Why Fried Chicken Pairs Well With Champagne

Why sparkling wine is a crisp bird's perfect pairing

We've declared August 11-22 Fried Chicken Fortnight. Watch this space for two full weeks of recipes, chicken talk, chef tips and more.

Sarah Simmons, chef at NYC's City Grit, wants you to start drinking sparkling wine with your fried chicken.

In fact, she's opening up a restaurant this fall, Birds & Bubbles, that's dedicated entirely to the classic pairing.

There's more to the combination than just the novelty of high-brow drinking with low-brow dining: Bracing bubbles are a battered, crisp bird's best friend. "We serve pickles with fried foods because they're a palate cleanser, and so is Champagne," says Simmons. "It has marvelous acidity and effervescence to cut through rich, heavy dishes."
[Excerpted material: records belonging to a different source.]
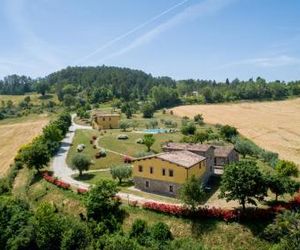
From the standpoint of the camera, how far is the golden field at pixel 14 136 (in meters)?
93.6

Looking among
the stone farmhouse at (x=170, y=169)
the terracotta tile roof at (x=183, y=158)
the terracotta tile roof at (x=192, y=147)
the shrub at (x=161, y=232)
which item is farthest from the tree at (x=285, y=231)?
the terracotta tile roof at (x=192, y=147)

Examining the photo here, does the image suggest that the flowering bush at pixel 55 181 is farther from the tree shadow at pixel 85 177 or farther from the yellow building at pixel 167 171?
the yellow building at pixel 167 171

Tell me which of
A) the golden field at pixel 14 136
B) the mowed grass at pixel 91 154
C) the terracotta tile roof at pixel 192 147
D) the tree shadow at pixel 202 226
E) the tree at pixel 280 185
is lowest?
the golden field at pixel 14 136

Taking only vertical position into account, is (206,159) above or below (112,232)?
above

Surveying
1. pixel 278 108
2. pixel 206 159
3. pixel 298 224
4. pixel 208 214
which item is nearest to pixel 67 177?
pixel 206 159

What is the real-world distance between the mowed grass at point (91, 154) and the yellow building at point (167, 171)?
1595 centimetres

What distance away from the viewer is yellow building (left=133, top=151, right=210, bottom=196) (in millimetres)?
55219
"It's really one of the greatest matches of all time," adds Jordan Salcito, beverage director at Momofuku group, who likes to pour magnums of Savart Champagne alongside the fried Korean and Southern style chickens at NYC's Noodle Bar.

So which bottles are best to pop with your poultry? Simmons likes the NV Gosset Grand Blanc de Blancs Brut ($90) and the NV Selosse Substance Blanc de Blancs ($325) if she's going all out. If toasty, buttery Champagne is your thing, look for more moderately priced offerings from Charles Heidsieck.

If high prices ruffle your feathers, try a Cremant, says Salcito. These French sparklers are made using a similar method to that used in Champagne, but are generally much less expensive. Salcito likes wines from the Jura (try the NV Tissot Crémant du Jura Extra Brut, $22) as well as those from Alsace, which are often made with Pinot Blanc and Pinot Gris.

And don't forget Germany. You can't go wrong with a dry, bubbly German Sekt, typically made with Riesling. Look for producers like Van Volxem, says Salcito, which is bottling some of the best wines around.